▸ **Doel opdracht**
Ga verder met het stuk over theologie en bijbelse taal in deze tijd, vanaf het punt waar het ophoudt.

▸ **Aangeleverd fragment**
★ ★ ★ ★ ★
Ik lees theologie, dat is toch wel het beste in deze tegelijk stille en ‘beroerde’ tijd (tijd van beroering). Maar dan wel hartstochtelijke theologie. Ik ben plompverloren begonnen aan de inleiding van de trilogie van Erik Borgman ‘Alle dingen nieuw’. Hij zet in met dichters en mystici, om de goede taal voor de theologie te vinden: de taal van de ‘onuitsprekelijke verzuchtingen’ van de Geest. “Daarom is mijn grammatica Christus”, zegt hij dan met de 11-eeuwse theoloog Petrus Damianus, en: de enige hoop van de theoloog is “dat wij te zeggen krijgen wat wij zelf niet begrijpen, maar dat zich aan ons te kennen geeft en ons langs wegen leidt die wij niet kennen, en die aldus onze liefde wekt – en vandaaruit ons geloof en onze hoop.” (blz. 19).

Dat is taal naar mijn hart. En het troost me dat uiteenlopende toonaangevende seculiere denkers van deze tijd – ik denk aan Rutger Bregman, Willem Schinkel en Slavoj Zizek – ook naar de symbolische woorden van de bijbelse traditie grijpen om in deze verwarde tijden hun hoop te verwoorden. Ik zit wel zo in elkaar dat ik dan meteen ook ga zoeken naar de vernieuwende kracht van deze geloofstaal voor de politieke economie van dit (post-) coronatijdperk. Ik meen dat de strekking van de bijbelse traditie ons bij zo’n hedendaagse zoektocht brengt.
★ ★ ★ ★ ★
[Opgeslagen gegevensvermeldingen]
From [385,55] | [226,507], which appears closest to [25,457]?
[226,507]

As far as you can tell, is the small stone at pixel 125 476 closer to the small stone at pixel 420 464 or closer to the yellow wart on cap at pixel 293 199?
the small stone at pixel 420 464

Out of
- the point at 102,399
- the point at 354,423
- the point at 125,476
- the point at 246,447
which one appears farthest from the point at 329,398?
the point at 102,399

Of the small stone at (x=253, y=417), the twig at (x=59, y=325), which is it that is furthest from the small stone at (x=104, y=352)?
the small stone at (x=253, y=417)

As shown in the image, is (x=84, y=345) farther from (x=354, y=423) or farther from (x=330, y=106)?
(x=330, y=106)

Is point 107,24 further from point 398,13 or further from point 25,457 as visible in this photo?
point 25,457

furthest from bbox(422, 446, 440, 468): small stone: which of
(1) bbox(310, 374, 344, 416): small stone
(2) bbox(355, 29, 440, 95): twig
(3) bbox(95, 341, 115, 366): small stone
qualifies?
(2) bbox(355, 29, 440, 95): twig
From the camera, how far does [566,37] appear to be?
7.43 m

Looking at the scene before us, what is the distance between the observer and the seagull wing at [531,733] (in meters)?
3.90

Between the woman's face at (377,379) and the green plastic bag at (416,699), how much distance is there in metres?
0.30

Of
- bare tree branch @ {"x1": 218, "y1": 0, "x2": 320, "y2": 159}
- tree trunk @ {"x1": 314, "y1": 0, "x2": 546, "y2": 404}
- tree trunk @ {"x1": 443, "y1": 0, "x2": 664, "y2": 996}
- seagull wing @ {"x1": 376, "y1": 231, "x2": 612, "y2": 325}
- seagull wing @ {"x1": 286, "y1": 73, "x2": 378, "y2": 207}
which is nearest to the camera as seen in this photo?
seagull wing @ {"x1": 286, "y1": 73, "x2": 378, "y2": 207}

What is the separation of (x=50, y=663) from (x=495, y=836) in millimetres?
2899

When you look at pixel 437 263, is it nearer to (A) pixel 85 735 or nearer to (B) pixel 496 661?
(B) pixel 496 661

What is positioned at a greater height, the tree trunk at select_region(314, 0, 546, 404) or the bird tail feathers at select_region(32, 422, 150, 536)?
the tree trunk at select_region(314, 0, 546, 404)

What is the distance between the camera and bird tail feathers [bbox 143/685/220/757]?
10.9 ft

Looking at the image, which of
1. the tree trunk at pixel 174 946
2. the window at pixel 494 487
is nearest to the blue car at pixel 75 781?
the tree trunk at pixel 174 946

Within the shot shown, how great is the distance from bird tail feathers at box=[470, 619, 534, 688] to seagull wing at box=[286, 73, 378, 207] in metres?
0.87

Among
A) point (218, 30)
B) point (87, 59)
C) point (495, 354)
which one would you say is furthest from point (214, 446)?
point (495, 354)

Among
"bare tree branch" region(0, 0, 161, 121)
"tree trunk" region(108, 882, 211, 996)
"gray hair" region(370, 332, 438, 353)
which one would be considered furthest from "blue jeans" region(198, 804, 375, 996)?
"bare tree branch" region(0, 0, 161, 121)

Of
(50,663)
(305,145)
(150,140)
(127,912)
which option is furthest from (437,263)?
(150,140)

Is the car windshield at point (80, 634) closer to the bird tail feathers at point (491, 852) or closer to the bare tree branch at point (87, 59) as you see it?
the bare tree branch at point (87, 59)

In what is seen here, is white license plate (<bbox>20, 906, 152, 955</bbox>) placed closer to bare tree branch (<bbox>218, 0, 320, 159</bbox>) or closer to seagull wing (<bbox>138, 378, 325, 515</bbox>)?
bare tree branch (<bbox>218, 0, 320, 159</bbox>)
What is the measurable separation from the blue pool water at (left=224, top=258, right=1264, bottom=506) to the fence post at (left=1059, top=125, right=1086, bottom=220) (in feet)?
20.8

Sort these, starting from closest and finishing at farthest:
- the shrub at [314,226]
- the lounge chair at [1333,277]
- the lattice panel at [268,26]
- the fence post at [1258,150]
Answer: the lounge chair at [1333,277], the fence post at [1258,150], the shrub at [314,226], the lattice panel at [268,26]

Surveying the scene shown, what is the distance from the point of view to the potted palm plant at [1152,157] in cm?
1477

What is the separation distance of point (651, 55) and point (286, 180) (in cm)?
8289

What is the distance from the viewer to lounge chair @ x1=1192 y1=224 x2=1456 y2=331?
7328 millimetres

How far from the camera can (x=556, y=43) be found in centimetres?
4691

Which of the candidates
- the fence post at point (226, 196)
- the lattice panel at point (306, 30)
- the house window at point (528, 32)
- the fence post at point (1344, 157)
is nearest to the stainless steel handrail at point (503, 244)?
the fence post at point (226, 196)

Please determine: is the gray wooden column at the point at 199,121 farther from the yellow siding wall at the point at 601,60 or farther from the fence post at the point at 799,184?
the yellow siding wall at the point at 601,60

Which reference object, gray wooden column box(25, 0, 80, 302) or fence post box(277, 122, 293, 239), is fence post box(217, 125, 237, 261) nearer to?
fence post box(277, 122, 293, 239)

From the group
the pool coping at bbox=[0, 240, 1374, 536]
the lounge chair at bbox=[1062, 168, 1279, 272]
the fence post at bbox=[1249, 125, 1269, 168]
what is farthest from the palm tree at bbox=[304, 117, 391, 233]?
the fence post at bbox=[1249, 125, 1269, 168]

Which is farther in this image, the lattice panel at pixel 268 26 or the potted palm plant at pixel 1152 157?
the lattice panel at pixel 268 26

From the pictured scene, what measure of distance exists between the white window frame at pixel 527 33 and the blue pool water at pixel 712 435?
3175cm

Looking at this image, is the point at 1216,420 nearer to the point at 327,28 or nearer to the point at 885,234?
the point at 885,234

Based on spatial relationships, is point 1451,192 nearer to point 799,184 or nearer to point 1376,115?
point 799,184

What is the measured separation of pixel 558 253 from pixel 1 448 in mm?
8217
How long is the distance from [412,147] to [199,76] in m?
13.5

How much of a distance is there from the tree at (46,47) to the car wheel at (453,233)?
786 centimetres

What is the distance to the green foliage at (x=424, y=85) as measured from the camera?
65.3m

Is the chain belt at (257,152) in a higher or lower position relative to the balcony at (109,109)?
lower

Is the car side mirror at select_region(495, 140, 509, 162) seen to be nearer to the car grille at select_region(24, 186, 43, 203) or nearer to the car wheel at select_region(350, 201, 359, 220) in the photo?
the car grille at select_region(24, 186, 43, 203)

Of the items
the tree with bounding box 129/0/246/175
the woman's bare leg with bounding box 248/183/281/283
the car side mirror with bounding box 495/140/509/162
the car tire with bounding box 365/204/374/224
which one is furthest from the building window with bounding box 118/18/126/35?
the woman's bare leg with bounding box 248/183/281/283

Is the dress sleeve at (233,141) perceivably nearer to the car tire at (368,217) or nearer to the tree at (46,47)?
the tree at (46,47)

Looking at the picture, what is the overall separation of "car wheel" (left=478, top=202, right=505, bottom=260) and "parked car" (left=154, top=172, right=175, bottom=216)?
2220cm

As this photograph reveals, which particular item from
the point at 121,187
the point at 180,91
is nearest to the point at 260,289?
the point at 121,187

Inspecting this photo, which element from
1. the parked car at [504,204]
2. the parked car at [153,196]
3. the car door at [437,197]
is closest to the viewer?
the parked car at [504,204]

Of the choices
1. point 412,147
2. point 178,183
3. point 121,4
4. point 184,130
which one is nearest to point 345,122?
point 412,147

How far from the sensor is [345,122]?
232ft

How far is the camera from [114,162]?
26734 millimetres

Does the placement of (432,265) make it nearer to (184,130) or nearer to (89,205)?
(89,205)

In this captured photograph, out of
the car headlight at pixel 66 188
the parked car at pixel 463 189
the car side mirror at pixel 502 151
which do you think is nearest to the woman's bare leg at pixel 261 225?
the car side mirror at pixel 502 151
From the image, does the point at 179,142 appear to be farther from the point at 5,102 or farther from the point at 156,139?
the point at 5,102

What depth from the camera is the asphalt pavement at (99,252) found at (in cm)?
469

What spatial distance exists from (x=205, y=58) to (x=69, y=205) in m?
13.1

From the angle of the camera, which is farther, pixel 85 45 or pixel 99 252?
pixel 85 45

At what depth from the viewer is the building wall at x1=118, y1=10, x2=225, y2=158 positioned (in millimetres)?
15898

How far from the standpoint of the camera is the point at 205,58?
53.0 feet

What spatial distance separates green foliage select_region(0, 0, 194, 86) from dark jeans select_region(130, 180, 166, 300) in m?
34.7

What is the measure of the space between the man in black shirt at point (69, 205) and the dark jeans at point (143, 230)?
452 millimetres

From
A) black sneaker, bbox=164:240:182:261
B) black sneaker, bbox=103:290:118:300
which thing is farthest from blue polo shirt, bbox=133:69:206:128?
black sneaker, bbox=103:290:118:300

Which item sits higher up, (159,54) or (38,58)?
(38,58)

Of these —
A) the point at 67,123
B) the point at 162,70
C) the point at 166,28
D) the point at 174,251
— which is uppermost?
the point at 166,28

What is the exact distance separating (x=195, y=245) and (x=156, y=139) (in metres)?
★ ★ ★ ★ ★
▸ **Uitwerking opdracht**
Ik denk aan het kwijtschelden van schulden, waarvoor econoom en ex-bankier Michael Hudson pleit. Die kwijtschelding werd ingezet in klassieke samenlevingen (ik denk dan meteen aan Mozes’ voorschriften!), totdat het neoliberalisme de belangen van de financiële sector centraal ging stellen en daarmee mensen en staten in onoplosbare schuldverslaving stortte.Tegengestelde voorbeelden zijn Duitsland, die er na de Tweede Wereldoorlog bovenop geholpen werd door het wegstrepen van schuld, en Argentinië, dat er na het regime van Videla in vastgesnoerd is, nog steeds.

De Geest van Christus brengt me ook bij verbazing over de onbenullige hardnekkigheid waarmee onze samenleving ook nu nog vasthoudt aan doodlopende economische handelingen. Ik denk dan aan vlees, pensioenen en luchtvaart. Grootschalige vleesslachterijen behandelen dieren verschrikkelijk en zijn per definitie virusverspreiders – zie de recente voorbeelden. Waarom zouden we die niet gewoon sluiten? Wie per se vlees wil eten moet zelf maar dieren gaan houden of een bevriende boer regelen.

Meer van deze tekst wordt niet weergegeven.